If you want convincing that its a good place to row, then: the Ukrainian national team was in residence, OUWBC had been, the Italian national team had been around, and the Krauts had been here a month or so before us. However, all these people brought their own boats.

It was pretty quiet on the lake, with few other crews, other than the hard-as-nails Ukrainians steaming up and down. If there had been other crews, the wash from their launches might have been annoying.

Bad bits

Not much was bad. The only bit that grated was, unfortunately, important: the VIII had no speaker wiring. How on earth they thought that made any sense in this day and age I really don't know. It was a decent stiff Empacher shell, but not much looked after. So the cox got a loudhailer. The shoes look a bit ropey too but are actually OK; the fastenings really are hex nut not wingnuts, but you brought a rigger jigger didn't you?


Run (or cycle) along the beach and then follow the path up Monte Circeo.

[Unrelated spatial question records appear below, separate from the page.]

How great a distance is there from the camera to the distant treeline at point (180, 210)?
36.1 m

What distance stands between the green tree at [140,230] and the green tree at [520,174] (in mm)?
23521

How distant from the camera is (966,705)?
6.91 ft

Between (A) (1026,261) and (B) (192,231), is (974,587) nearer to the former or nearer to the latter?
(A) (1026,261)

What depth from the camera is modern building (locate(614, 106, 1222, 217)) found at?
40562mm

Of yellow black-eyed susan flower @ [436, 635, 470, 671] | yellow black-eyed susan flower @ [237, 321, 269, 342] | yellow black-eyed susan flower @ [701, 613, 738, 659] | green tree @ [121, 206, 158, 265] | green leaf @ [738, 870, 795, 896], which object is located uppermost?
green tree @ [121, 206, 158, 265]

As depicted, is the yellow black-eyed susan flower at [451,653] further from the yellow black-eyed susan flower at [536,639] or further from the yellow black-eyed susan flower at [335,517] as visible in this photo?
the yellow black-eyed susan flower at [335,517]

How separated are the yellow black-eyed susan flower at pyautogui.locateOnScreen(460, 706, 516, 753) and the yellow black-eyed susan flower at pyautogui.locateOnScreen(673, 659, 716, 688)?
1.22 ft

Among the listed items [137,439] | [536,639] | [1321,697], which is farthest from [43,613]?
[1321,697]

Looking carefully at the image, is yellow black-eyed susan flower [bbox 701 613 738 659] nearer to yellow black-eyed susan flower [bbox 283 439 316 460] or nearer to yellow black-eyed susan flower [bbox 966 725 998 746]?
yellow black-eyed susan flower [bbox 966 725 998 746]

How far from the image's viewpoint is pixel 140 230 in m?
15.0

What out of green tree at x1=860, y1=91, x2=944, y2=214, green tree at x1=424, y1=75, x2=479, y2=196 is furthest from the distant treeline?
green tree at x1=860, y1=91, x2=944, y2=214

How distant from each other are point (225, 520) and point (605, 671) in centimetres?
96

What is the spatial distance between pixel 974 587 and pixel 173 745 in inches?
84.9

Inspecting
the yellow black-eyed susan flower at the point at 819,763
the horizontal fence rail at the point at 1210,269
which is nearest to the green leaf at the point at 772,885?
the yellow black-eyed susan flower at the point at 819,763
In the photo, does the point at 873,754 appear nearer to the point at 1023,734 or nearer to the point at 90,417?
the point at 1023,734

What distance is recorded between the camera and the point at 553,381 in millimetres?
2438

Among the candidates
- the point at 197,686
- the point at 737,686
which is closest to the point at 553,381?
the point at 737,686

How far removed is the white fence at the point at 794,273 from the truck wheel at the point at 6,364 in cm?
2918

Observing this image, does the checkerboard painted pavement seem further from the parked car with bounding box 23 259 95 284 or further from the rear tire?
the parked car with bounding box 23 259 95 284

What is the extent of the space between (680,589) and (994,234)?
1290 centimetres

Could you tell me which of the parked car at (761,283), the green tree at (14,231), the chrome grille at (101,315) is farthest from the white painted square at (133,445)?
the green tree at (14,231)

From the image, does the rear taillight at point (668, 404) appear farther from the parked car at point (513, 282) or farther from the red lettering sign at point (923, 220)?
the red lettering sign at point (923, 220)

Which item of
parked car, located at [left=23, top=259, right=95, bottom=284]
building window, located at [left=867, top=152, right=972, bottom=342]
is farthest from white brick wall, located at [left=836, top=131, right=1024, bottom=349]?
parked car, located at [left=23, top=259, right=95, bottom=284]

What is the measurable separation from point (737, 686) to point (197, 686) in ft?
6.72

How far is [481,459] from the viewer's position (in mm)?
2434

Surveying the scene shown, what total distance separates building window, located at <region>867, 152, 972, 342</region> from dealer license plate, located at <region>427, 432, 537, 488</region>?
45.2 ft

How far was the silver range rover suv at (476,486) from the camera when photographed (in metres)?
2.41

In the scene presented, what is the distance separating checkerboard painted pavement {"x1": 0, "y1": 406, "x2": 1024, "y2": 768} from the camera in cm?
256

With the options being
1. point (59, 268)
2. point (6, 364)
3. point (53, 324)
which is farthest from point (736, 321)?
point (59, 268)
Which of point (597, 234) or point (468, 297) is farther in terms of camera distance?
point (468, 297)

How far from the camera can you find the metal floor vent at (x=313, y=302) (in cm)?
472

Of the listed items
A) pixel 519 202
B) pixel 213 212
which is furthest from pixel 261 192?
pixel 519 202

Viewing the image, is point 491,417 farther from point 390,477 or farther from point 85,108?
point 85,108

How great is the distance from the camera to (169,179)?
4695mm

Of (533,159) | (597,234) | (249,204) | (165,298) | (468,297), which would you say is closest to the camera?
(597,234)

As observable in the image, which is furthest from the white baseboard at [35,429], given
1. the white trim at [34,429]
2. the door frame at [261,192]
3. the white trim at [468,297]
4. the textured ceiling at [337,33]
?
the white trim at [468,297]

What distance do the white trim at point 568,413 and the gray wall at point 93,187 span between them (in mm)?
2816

Super! See my GPS track for route details. Warnings: if you run along the beach its a fair way; and the track up the mountain is steep (it was on the way down the day after me that Brian put a hole in his leg). If you look at the pic, you'll see there's a somewhat lower sub-peak; there's also a path to that; somewhat less strenuous. Or, hire bicycles and visit the pretty San Felice Circeo and continue round to the sea. Or there's lots of proper cycling along lovely raods, but you might want to bring your own bike for that.

What about next time?

Would I go back, or go to Seville or somesuch? I don't know. It was a good place, marred only by the VIII needing some TLC around the edges. But it would be interesting to try a "city" experience, too. I'd be happy with either. Were you thinking of trailering your own boats, Sabaudia would be a long trek; you might prefer, say, Aiguebelette.